What is being asked -
Give the entries, starting with the first line and going on through the line with "Answer: the point", as a Markdown table with the columns Row and Line, one numbered row per line. Leave out blank lines and the pictures.

START Entries shown

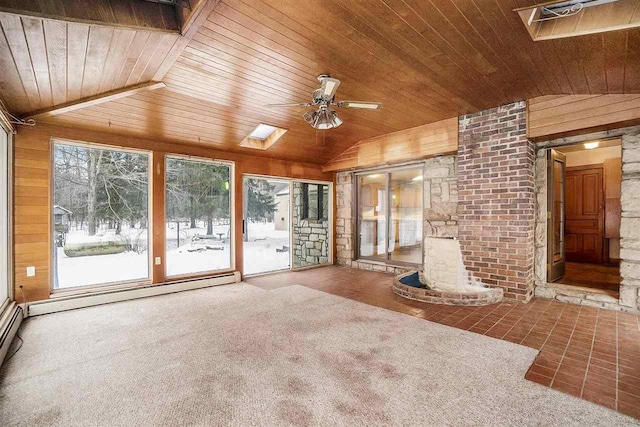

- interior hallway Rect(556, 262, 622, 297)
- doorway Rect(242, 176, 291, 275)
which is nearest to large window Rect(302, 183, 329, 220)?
doorway Rect(242, 176, 291, 275)

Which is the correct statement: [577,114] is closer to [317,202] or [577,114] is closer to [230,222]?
[317,202]

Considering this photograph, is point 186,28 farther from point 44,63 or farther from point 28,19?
point 44,63

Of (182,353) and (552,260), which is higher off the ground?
(552,260)

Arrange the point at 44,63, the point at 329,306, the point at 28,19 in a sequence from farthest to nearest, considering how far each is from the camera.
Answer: the point at 329,306 < the point at 44,63 < the point at 28,19

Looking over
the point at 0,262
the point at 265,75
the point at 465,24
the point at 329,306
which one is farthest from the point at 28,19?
the point at 329,306

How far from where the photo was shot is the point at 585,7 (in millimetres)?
2328

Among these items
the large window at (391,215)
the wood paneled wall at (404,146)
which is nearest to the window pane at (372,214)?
the large window at (391,215)

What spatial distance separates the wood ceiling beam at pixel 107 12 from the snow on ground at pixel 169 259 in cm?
310

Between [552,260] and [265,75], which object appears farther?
[552,260]

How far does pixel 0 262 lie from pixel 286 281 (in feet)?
12.4

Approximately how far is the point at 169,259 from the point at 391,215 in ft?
14.3

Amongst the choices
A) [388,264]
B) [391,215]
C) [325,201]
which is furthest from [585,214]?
[325,201]

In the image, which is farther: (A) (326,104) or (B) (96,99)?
(B) (96,99)

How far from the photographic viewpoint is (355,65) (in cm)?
311
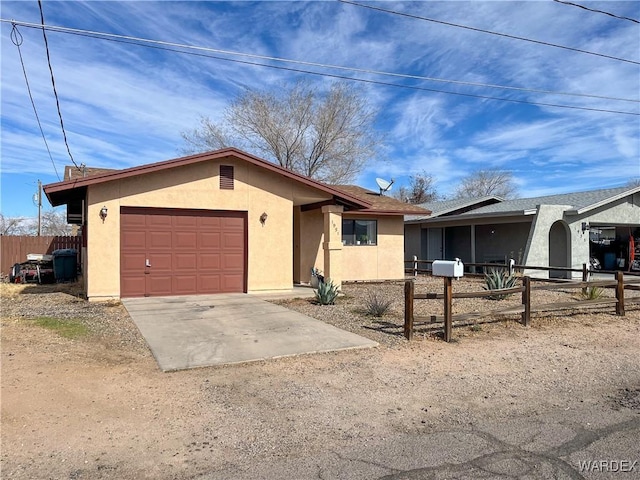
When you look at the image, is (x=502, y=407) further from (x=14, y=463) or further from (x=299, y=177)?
(x=299, y=177)

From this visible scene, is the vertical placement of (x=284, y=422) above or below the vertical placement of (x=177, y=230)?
below

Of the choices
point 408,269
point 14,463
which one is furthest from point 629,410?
point 408,269

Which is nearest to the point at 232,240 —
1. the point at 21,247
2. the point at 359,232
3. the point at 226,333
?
the point at 226,333

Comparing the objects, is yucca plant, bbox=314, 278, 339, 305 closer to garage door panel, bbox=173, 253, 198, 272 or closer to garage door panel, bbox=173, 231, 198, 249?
garage door panel, bbox=173, 253, 198, 272

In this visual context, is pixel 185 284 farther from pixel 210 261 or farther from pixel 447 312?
pixel 447 312

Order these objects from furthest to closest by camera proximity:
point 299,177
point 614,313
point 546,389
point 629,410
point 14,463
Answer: point 299,177 < point 614,313 < point 546,389 < point 629,410 < point 14,463

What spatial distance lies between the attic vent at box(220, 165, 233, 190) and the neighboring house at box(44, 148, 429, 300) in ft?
0.09

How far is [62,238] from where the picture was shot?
22.8 meters

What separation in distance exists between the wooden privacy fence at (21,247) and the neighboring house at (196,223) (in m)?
9.52

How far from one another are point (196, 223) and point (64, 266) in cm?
789

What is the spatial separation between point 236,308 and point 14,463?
7.36 metres

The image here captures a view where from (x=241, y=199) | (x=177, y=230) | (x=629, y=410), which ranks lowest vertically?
(x=629, y=410)

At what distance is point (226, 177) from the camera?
13602mm

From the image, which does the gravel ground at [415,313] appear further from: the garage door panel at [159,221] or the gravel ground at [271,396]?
the garage door panel at [159,221]
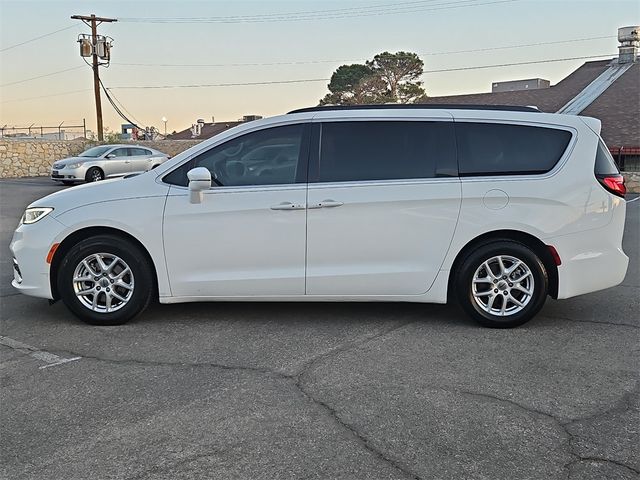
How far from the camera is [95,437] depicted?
3.41 meters

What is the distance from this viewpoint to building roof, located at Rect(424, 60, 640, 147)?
25375mm

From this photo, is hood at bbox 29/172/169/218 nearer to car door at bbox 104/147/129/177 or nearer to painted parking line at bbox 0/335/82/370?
painted parking line at bbox 0/335/82/370

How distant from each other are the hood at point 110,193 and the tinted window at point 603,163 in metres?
3.56

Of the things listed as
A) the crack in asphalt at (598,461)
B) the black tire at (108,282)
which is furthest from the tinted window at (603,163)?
the black tire at (108,282)

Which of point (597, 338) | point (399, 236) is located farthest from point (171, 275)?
point (597, 338)

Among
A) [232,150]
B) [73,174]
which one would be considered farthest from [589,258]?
[73,174]

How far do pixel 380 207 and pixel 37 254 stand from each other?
9.37ft

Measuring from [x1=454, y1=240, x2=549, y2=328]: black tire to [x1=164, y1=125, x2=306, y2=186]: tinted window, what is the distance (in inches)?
65.5

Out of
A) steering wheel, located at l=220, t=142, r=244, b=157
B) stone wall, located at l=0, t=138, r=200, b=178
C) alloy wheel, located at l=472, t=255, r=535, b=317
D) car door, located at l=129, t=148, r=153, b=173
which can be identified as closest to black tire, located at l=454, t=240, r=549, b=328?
alloy wheel, located at l=472, t=255, r=535, b=317

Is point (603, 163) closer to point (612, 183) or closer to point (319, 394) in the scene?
point (612, 183)

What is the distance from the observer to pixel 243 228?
527 centimetres

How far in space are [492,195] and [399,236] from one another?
2.70 ft

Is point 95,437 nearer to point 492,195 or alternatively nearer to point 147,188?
point 147,188

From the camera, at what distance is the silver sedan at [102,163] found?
872 inches
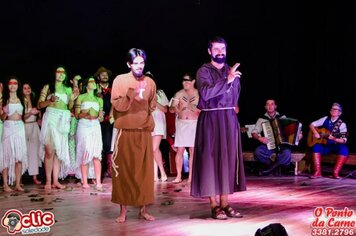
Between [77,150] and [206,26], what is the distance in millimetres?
4401

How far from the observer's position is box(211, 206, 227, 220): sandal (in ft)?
16.6

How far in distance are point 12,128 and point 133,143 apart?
2.81m

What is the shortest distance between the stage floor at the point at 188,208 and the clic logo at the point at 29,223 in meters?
0.07

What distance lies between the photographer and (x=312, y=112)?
1023 cm

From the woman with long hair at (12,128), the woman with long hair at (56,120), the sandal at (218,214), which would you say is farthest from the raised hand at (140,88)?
the woman with long hair at (12,128)

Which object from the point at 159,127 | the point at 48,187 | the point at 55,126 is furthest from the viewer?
the point at 159,127

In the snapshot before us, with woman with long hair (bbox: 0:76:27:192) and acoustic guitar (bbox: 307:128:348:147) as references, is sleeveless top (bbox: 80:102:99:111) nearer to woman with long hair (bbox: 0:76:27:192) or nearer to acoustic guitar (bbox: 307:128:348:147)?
woman with long hair (bbox: 0:76:27:192)

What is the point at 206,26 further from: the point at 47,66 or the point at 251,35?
the point at 47,66

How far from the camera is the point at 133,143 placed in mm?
4980

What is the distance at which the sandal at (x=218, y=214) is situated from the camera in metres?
5.07

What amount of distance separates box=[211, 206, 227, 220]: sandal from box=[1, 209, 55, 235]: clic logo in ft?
4.86

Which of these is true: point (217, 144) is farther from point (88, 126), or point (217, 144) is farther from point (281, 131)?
point (281, 131)

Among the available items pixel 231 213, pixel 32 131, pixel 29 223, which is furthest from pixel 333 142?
pixel 29 223

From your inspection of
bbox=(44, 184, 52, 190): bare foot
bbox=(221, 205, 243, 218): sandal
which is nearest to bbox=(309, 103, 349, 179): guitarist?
bbox=(221, 205, 243, 218): sandal
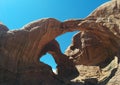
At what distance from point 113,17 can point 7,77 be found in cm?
1081

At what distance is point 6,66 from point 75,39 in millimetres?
17109

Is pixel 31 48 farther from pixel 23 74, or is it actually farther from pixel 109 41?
pixel 109 41

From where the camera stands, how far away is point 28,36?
82.0 ft

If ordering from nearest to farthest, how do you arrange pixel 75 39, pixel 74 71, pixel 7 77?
1. pixel 7 77
2. pixel 74 71
3. pixel 75 39

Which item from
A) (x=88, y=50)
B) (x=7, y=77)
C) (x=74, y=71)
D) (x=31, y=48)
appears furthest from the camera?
(x=88, y=50)

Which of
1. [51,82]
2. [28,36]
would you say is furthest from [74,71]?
[28,36]

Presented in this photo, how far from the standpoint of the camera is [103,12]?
25.7 m

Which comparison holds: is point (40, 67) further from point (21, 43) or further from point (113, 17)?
point (113, 17)

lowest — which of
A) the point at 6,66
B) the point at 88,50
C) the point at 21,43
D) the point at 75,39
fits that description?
the point at 6,66

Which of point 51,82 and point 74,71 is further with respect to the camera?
point 74,71

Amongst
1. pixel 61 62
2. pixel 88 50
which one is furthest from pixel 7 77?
pixel 88 50

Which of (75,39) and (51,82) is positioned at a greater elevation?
(75,39)

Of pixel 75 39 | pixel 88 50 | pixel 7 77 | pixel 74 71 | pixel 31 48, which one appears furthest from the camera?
pixel 75 39

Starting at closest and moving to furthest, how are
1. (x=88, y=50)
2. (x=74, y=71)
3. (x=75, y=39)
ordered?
(x=74, y=71)
(x=88, y=50)
(x=75, y=39)
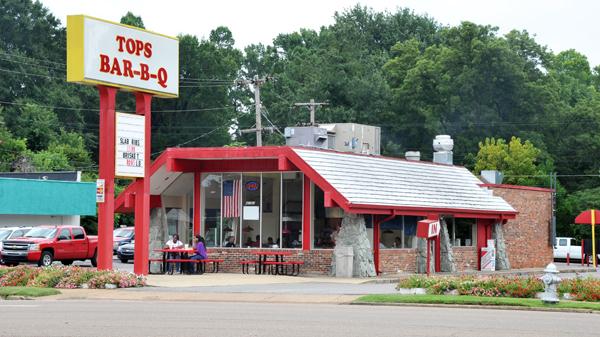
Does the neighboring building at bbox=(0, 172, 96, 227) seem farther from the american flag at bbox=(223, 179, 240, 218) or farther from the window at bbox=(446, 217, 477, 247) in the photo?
the window at bbox=(446, 217, 477, 247)

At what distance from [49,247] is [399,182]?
1428cm

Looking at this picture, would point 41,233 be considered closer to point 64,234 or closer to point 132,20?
point 64,234

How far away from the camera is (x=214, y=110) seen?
3634 inches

END Entries shown

Exercise solution -
| Row | Line |
|---|---|
| 1 | - interior hallway Rect(556, 262, 622, 297) |
| 2 | - doorway Rect(242, 176, 291, 275) |
| 3 | which is nearest to large window Rect(302, 183, 329, 220)? |
| 4 | doorway Rect(242, 176, 291, 275) |
| 5 | Which is the correct statement: [577,114] is closer to [317,202] or [577,114] is closer to [230,222]? |
| 6 | [317,202] |
| 7 | Considering this photograph, is point 186,28 farther from point 44,63 or farther from point 28,19? |
| 8 | point 44,63 |
| 9 | Of (182,353) and (552,260), which is higher off the ground? |
| 10 | (552,260) |
| 11 | Arrange the point at 44,63, the point at 329,306, the point at 28,19 in a sequence from farthest to nearest, considering how far each is from the camera. |
| 12 | Answer: the point at 329,306 < the point at 44,63 < the point at 28,19 |